Two more Picassos in Poirot’s flat

Remember that anachronistic Picasso print from Poirot’s first flat, from 1957? Well, I’ve just noticed that a bit later in the series, it was replaced with a different print. Here’s a shot from The Plymouth Express where you can see it over Hastings’ shoulder. It’s a mother and child painting.

Also, I’ve identified the picture. It is, in fact, another Picasso (Mother and Infant), one from 1922, in the artist’s much earlier neoclassical phase. Kudos to the art department for this fitting remedy.  🙂  The picture is part of the Continental influence of Poirot’s decor as well as blending in nicely with his many Japanese prints, which are similarly heavy on the linear outlining (and also very influential in turn-of-the-last-century European art). Japanese prints can be seen in various places in both of Poirot’s flats.

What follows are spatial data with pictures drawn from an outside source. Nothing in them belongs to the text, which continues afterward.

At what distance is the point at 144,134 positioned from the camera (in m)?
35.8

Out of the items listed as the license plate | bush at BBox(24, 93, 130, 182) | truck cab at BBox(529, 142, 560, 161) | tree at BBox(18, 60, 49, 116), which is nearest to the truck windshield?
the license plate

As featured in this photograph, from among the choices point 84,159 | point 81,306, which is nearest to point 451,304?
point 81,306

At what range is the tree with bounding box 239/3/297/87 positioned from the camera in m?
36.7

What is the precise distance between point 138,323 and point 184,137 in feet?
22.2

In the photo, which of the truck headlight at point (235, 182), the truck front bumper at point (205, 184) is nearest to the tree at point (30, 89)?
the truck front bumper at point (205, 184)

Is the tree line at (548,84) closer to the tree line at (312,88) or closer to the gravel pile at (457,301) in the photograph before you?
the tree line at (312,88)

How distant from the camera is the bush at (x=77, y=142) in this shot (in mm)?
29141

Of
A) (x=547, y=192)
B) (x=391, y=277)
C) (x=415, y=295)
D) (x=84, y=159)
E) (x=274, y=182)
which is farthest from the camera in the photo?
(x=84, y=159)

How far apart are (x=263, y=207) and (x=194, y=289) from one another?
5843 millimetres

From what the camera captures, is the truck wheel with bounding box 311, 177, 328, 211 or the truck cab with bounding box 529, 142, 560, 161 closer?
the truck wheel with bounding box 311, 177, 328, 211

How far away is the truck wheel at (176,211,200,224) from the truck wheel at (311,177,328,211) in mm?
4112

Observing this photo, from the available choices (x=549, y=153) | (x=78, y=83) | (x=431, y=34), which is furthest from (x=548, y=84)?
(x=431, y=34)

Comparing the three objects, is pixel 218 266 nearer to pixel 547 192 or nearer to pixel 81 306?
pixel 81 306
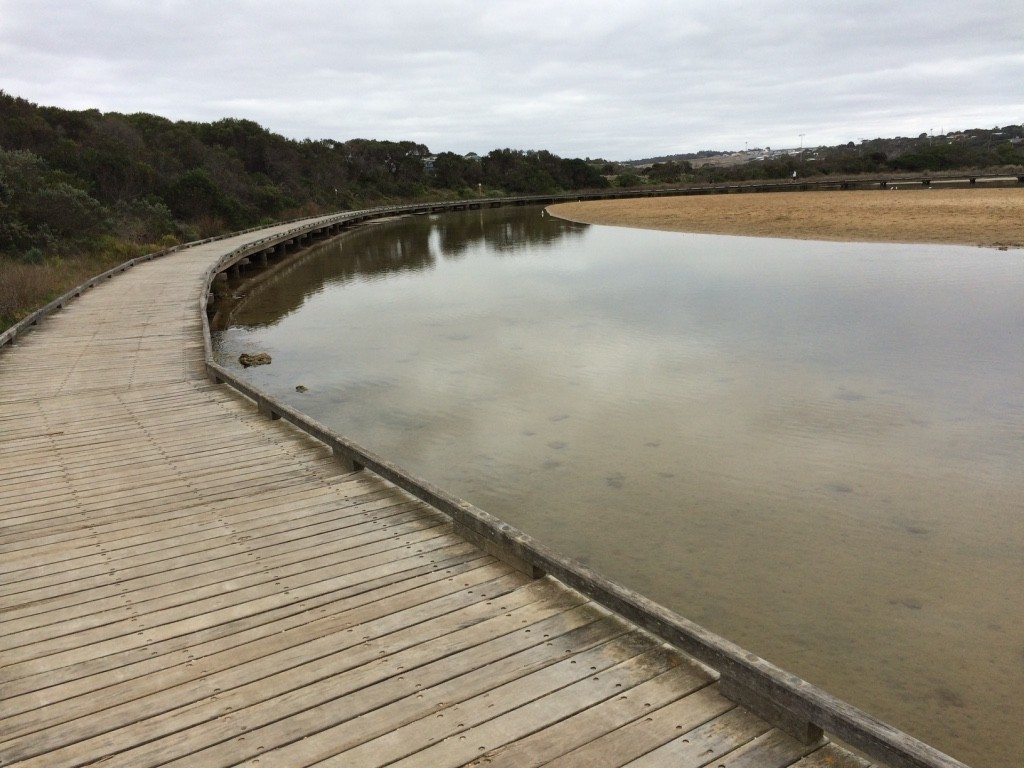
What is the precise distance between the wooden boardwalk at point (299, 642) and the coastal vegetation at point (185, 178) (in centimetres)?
1043

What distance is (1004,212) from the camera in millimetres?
29938

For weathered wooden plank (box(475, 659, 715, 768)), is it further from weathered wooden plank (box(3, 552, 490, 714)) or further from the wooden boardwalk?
weathered wooden plank (box(3, 552, 490, 714))

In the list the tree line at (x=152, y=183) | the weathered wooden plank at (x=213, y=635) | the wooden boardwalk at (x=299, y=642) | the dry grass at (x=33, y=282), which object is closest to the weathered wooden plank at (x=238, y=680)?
the wooden boardwalk at (x=299, y=642)

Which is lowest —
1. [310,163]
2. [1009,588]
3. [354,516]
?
[1009,588]

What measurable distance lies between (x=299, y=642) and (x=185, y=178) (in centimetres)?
3213

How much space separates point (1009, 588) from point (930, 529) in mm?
874

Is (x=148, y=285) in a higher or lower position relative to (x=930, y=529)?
higher

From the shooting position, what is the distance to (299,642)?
342 cm

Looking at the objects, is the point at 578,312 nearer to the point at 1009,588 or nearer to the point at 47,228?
the point at 1009,588

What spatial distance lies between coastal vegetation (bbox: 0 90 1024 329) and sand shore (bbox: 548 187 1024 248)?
18.6 m

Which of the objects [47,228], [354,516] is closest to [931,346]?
[354,516]

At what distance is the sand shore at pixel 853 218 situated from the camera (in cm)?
2488

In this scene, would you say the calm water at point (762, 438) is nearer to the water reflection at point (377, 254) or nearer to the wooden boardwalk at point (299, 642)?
the water reflection at point (377, 254)

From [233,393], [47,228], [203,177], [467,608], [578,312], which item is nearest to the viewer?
[467,608]
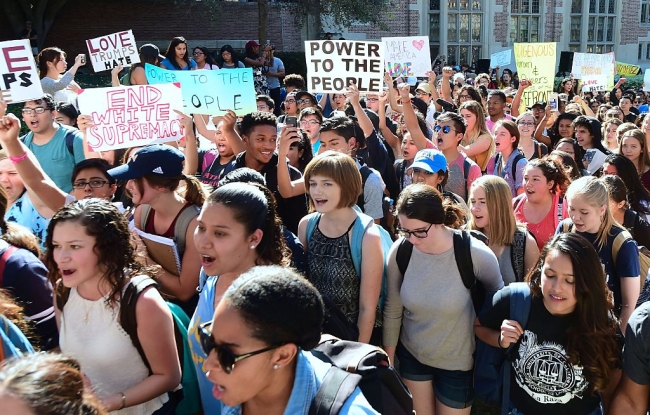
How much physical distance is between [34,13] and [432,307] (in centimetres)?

And if you haven’t noticed already, Poirot has a more cubist-style Picasso print (mixed media) hanging over his mantle. Violin is from around 1912.

UPDATE:

Poirot seems so fond of Picasso that I thought I’d try tracking down that second print that’s behind Poirot’s shoulder in the Plymouth Express shot. Sure enough, that is a sketch called A Thousand Travelling Acrobats— a Picasso drawing from 1905.